Problem to work on -
Without omitting anything, retype the data that follows.

Data records -

+ + + + +

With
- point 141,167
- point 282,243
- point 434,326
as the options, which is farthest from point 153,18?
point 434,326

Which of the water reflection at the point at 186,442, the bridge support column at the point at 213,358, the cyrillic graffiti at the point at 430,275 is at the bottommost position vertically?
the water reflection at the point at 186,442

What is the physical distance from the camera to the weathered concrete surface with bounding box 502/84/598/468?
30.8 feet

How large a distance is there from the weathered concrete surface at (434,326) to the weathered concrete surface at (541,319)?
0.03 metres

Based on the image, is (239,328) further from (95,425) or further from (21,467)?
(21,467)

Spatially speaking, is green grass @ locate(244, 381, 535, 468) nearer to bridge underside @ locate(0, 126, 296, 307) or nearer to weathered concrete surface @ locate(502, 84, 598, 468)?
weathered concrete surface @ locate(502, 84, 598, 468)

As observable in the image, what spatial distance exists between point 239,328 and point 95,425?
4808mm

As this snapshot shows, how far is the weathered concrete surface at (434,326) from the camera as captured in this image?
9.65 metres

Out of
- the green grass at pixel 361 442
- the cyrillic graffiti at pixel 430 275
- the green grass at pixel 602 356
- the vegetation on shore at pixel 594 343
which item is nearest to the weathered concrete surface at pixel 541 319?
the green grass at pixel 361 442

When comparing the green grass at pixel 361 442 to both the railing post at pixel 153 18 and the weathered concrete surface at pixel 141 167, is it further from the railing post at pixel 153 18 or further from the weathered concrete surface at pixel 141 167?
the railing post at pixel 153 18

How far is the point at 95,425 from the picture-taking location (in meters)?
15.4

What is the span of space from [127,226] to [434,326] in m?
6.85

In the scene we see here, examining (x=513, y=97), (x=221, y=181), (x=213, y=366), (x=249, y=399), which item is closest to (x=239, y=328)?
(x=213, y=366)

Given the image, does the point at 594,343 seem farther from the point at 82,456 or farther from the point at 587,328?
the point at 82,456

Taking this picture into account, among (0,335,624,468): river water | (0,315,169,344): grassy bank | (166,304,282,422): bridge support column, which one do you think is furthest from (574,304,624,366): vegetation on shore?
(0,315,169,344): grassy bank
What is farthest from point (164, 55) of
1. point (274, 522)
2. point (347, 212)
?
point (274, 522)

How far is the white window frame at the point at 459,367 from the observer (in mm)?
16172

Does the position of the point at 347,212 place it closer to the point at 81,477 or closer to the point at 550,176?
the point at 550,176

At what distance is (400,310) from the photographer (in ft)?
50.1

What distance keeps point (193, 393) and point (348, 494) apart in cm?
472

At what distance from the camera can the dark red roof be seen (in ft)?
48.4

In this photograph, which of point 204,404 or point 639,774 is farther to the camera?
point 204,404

+ + + + +

Reply -
With
- point 141,167
- point 282,243
- point 434,326
as the options, which is farthest from point 153,18?
point 434,326

Which of the water reflection at the point at 186,442, the bridge support column at the point at 213,358, the cyrillic graffiti at the point at 430,275 is at the bottommost position vertically?
the water reflection at the point at 186,442

What is the physical distance from the camera to the weathered concrete surface with bounding box 502/84/598/468?
30.8 feet

How large a distance is there from the weathered concrete surface at (434,326) to the weathered concrete surface at (541,319)?
0.03 metres

Based on the image, is (239,328) further from (95,425) or further from (21,467)?
(21,467)

Spatially speaking, is green grass @ locate(244, 381, 535, 468) nearer to bridge underside @ locate(0, 126, 296, 307) or nearer to weathered concrete surface @ locate(502, 84, 598, 468)?
weathered concrete surface @ locate(502, 84, 598, 468)

As observable in the image, what spatial distance exists between point 239,328 and point 95,425?
4808mm

As this snapshot shows, how far is the weathered concrete surface at (434,326) from the camera as captured in this image?
9.65 metres

Out of
- the green grass at pixel 361 442
- the cyrillic graffiti at pixel 430 275
- the green grass at pixel 602 356
- the vegetation on shore at pixel 594 343
which item is nearest to the weathered concrete surface at pixel 541 319?
the green grass at pixel 361 442

When comparing the green grass at pixel 361 442 to both the railing post at pixel 153 18 and the weathered concrete surface at pixel 141 167, is it further from the railing post at pixel 153 18 or further from the weathered concrete surface at pixel 141 167?
the railing post at pixel 153 18

How far is the point at 95,425 from the picture-taking location (in meters)?
15.4

What is the span of space from [127,226] to [434,326] in m?
6.85

In the scene we see here, examining (x=513, y=97), (x=221, y=181), (x=213, y=366), (x=249, y=399), which item is closest to (x=239, y=328)?
(x=213, y=366)

Given the image, does the point at 594,343 seem farther from the point at 82,456 or farther from the point at 587,328?
the point at 82,456

Taking this picture into account, among (0,335,624,468): river water | (0,315,169,344): grassy bank | (166,304,282,422): bridge support column, which one do you think is furthest from (574,304,624,366): vegetation on shore?
(0,315,169,344): grassy bank
What is farthest from point (164, 55) of
1. point (274, 522)
2. point (347, 212)
?
point (274, 522)

How far is the white window frame at the point at 459,367 from the observer (in mm)?
16172

Does the position of the point at 347,212 place it closer to the point at 81,477 or closer to the point at 550,176?
the point at 550,176

At what distance is (400,310) from the photographer (in ft)?
50.1

What distance keeps point (193, 393) and point (348, 494) apart in cm?
472

At what distance from the camera can the dark red roof be seen (in ft)?
48.4

In this photograph, which of point 204,404 or point 639,774 is farther to the camera?
point 204,404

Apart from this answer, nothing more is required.